François Blaquart, directeur technique national à la fédération de football, porte un regard critique sur la situation du football tant à l’école qu’au sein de la fédération. Il avance des pistes de rénovation de formation qui devraient intéresser les éducateurs.
Quel regard portez-vous sur la situation du football dans l’enseignement obligatoire de l’EPS ?
Au sein de la DTN nous nous étonnons du fait que le football ne soit pas plus programmé en EPS. C’est un sport collectif très riche du point de vue de la motricité puisque c’est le seul sport où les joueurs et les joueuses sont contraints d’agir sur le ballon dans l’espace locomoteur. Au-delà de cette spécificité technique, c’est également le seul sport totalement interpénétré, exigeant donc un grand développement de l’intelligence tactique. C’est une authentique pratique sociale s’adressant à tous (filles-garçons-grands-petits). L’EPS semble buter en foot sur des problèmes d’hétérogénéité très marqués en classe. C’est vrai, il est rare de trouver un collège voire même une classe sans élèves « expert-(e)s » en football. Mais la représentation traditionnelle du foot à 11 doit aussi évoluer car les formes de pratiques de ce jeu sont en pleine explosion. Regardons le Futsal. Du point de vue de l’EPS, le foot a toutes les caractéristiques d’une pratique scolaire. Nous ne souhaitons pas qu’il envahisse l’Ecole, nous voulons qu’il y ait une place. C’est, nous semble-t-il, de l’intérêt des élèves, de l’EPS.

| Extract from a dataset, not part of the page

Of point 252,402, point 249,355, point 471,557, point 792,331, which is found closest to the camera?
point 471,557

Vous menez un projet de réforme du football en France depuis 2010 avec votre équipe, pouvez-vous nous en dire un peu plus ?

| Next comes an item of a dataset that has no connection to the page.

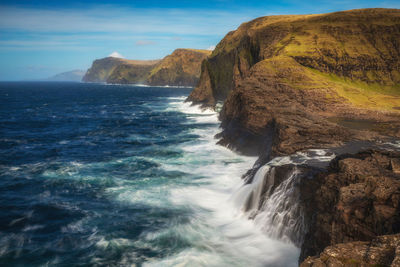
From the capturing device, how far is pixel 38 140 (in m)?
47.9

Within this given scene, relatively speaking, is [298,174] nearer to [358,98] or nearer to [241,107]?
[241,107]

Le football s’était un peu sclérosé, endormi… il avait perdu de sa richesse sociale et collective, de son attractivité. C’est un jeu simple qu’on a compliqué. Nous sommes revenus aux sources pour mieux penser l’avenir. Retour donc sur le jeu et le plaisir, le collectif, l’altruisme, centration sur le joueur et son développement. Nous sommes convaincus de la richesse du football en termes d’intelligence de ses pratiquantes et pratiquants. Hors ce jeu était devenu individualiste, un peu triste, techniciste, trop athlétique. Nous avons souhaité donner plus de pouvoir aux joueurs dans le jeu, les rendre autonomes et responsables, capables de maîtriser leurs émotions.
« Donner plus de pouvoir aux joueurs dans le jeu, les rendre autonomes et responsables, capables de maitriser leurs émotions. »
« Le jeu, le joueur, le joueur dans le jeu », c’est de là que nous ré-envisageons toute l’organisation du football français, à commencer par celle de la formation de tous les éducateurs. Nous avons également redéfinis nos contenus de la formation de nos joueuses, joueurs des plus jeunes aux plus âgé(e)s. Et nous sommes en train de redéfinir notre offre de pratiques, la vie de nos clubs, afin de permettre à ces contenus de vivre dans la pratique.
L’organisation traditionnelle des compétitions (montée et descente) freine l’expression d’un jeu total et épanouissant. Les clubs attachent plus d’importance au « but » qu’aux moyens, qu’à la construction de véritables collectifs, qu’à l’épanouissement et à la réalisation personnelle des joueuses et joueurs. Nous n’imaginons pas le football sans compétition, mais ses contours doivent être revisités afin que l’enjeu ne tue pas le jeu. Dans cet esprit nous envisageons jusqu’à 15 ans des compétitions plus souples, et revoyons les principes de détection.
Vous évoquez une redéfinition des contenus de la formation des joueurs, du débutant à l’expert, qu’en est-il exactement ?
Les joueurs de nos sélection étaient trop des « joueurs-ballon », compétents dans la manipulation du ballon mais incapables d’en tirer profit en match. Nous avons alors décidé de partir du jeu pour qu’ils s’approprient des outils techniques, athlétiques, psychologiques, utilisables rapidement dans le jeu. Pour améliorer la conservation collective du ballon, nous travaillons toujours la passe, mais nous l’abordons en situation de contrainte. Revenus à l’essence du jeu, nous avons défini deux moments structurant du jeu : « l’équipe a le ballon » et « l’équipe n’a pas le ballon ». à partir de là nous avons défini des phases de jeu de ces situations :
• L’équipe a le ballon : conservation, progression, déséquilibre, finition.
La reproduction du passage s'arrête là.